Supplied data =>
<<<<

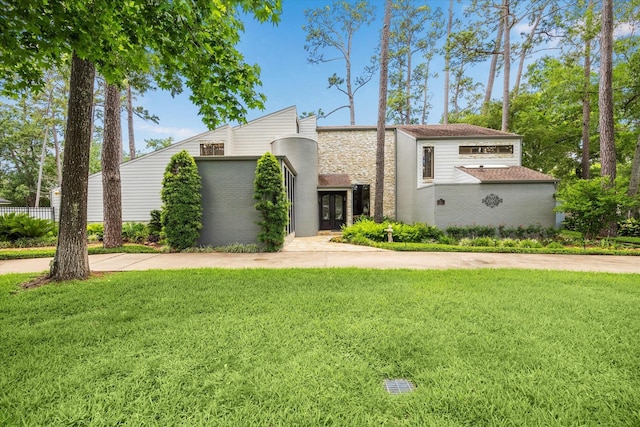 mid-century home featuring a front yard, french doors, and brick siding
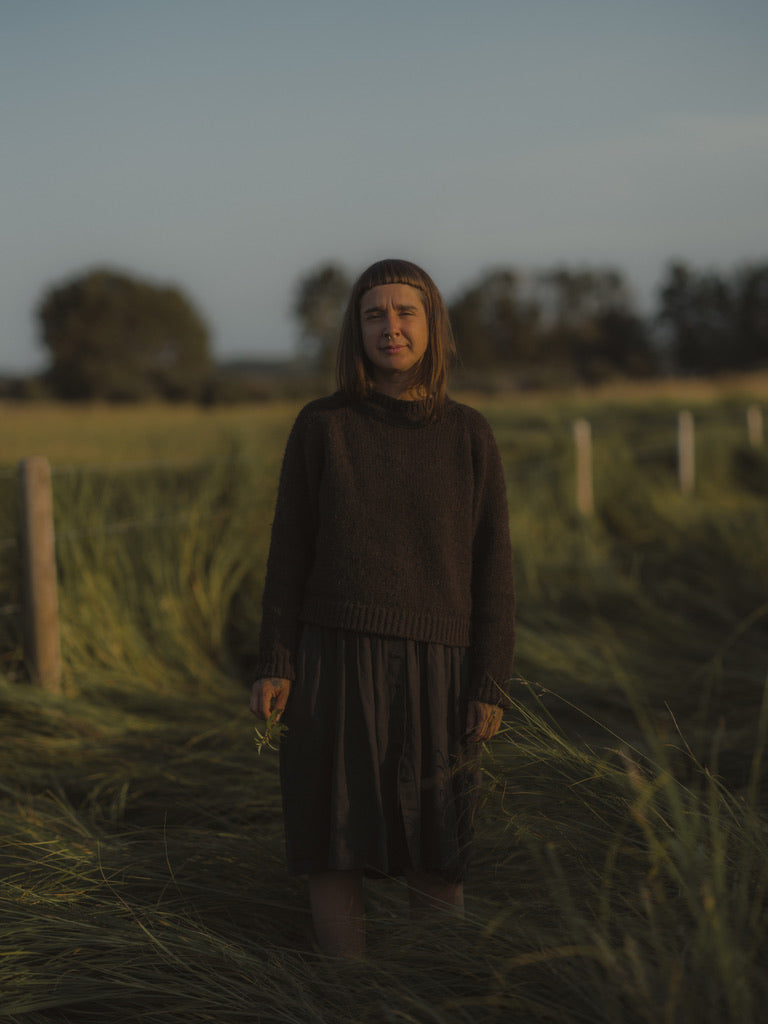 A woman stands in a grassy field at dusk wearing a dark brown wool sweater and a dark skirt.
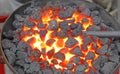 Hot ingot iron working in the workshop of blacksmith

>>>>

Output the data above exactly; pictures do not belong in the copy.

Reply =>
 mid-century home featuring a front yard, french doors, and brick siding
 A woman stands in a grassy field at dusk wearing a dark brown wool sweater and a dark skirt.
 Hot ingot iron working in the workshop of blacksmith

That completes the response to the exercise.